"""
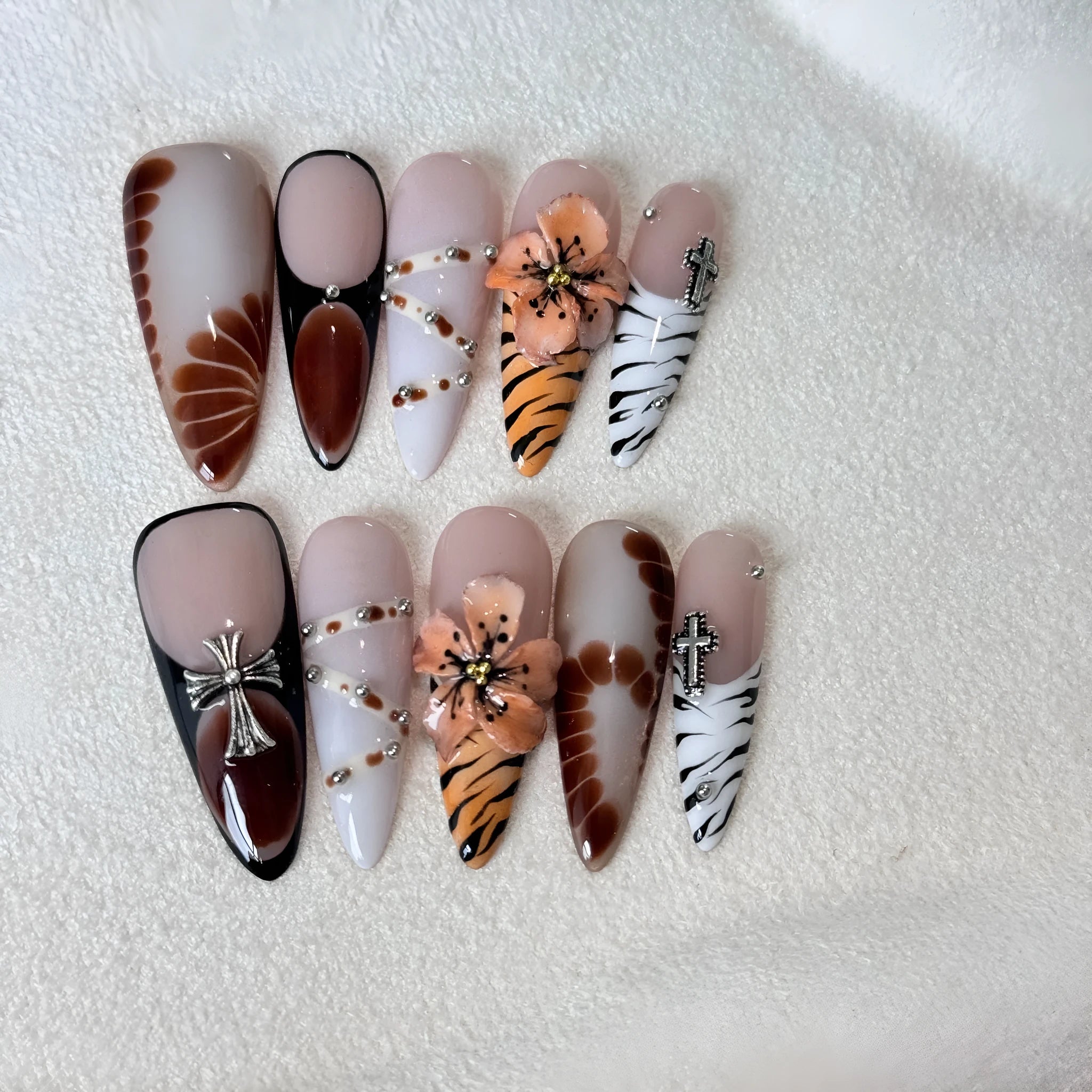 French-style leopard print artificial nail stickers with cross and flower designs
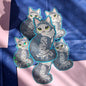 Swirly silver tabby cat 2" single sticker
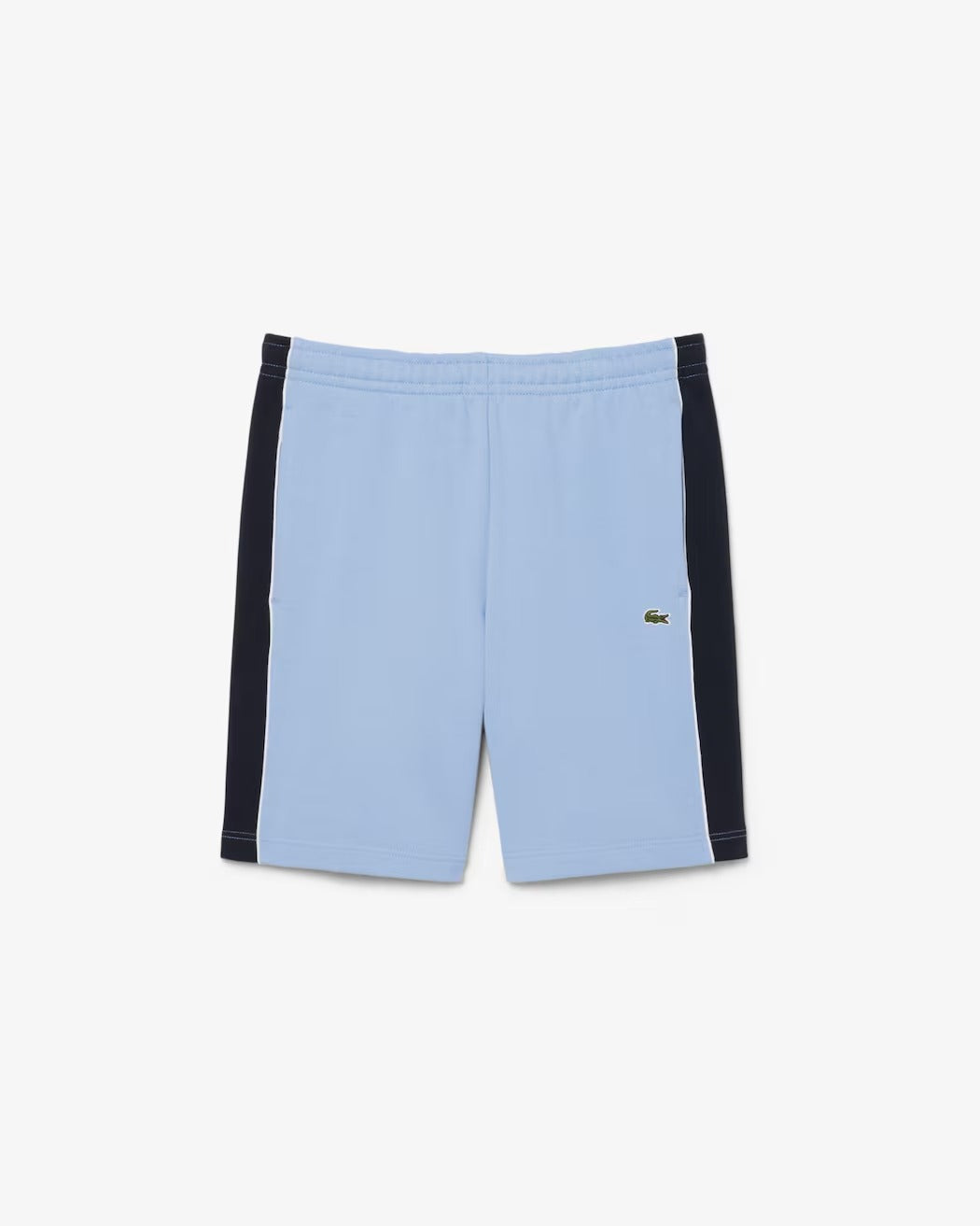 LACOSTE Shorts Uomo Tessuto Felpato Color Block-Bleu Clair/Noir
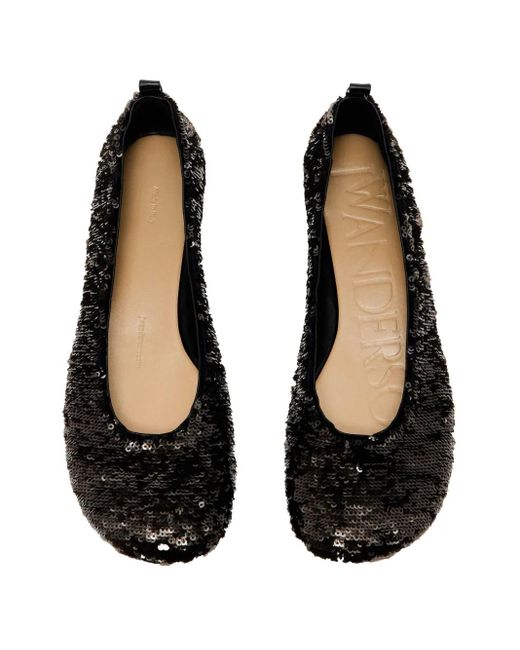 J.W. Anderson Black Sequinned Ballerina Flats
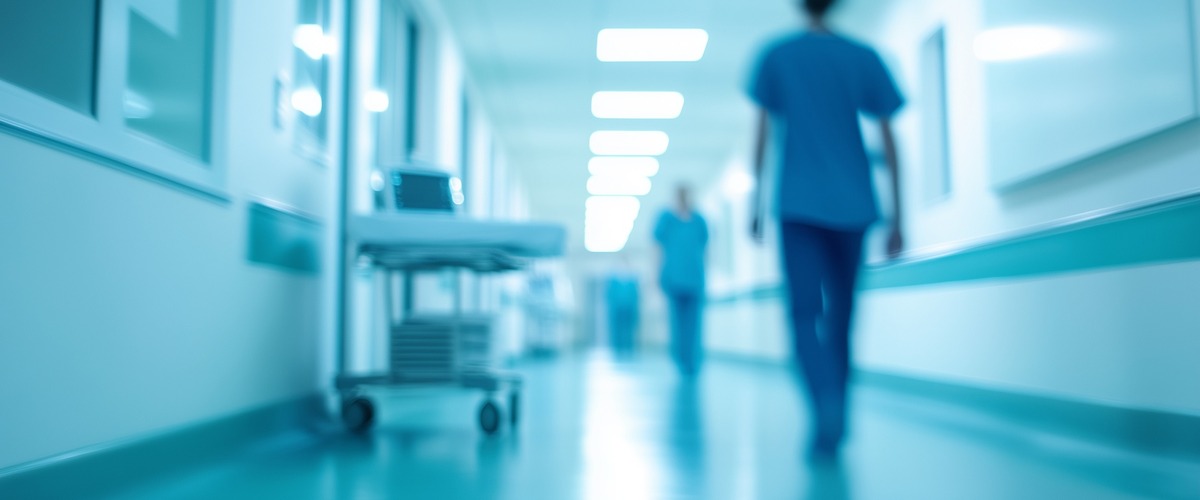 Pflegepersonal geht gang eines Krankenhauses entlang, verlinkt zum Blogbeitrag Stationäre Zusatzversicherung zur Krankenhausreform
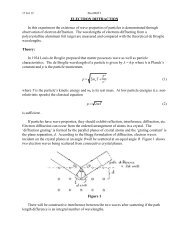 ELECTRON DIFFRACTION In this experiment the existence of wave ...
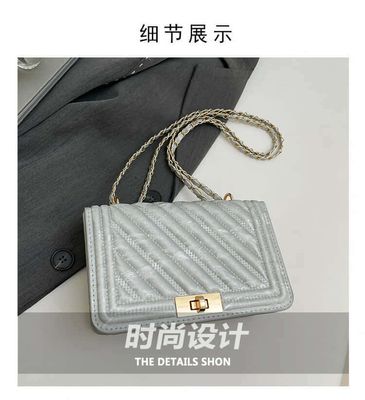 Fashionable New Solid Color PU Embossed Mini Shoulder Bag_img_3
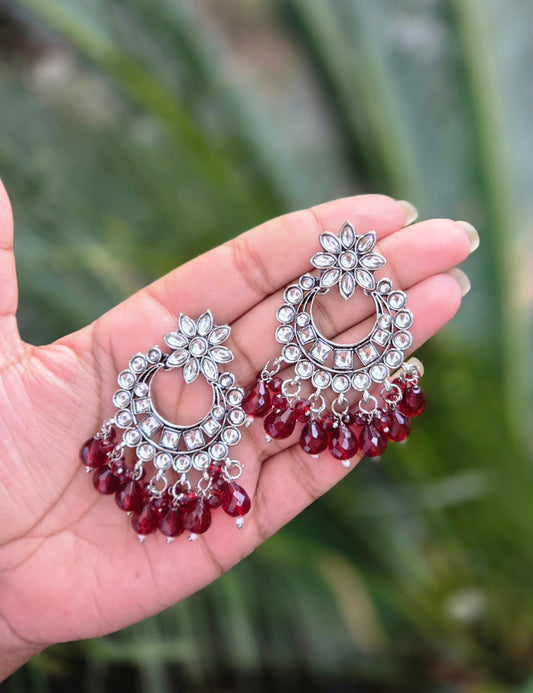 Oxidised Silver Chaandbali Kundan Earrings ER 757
"""
What this task involves
I would like an exact copy of the lines from the one holding "Fashionable New Solid" through the last line of the entries above, with the pictures left out.

Written response
 Fashionable New Solid Color PU Embossed Mini Shoulder Bag_img_3
 Oxidised Silver Chaandbali Kundan Earrings ER 757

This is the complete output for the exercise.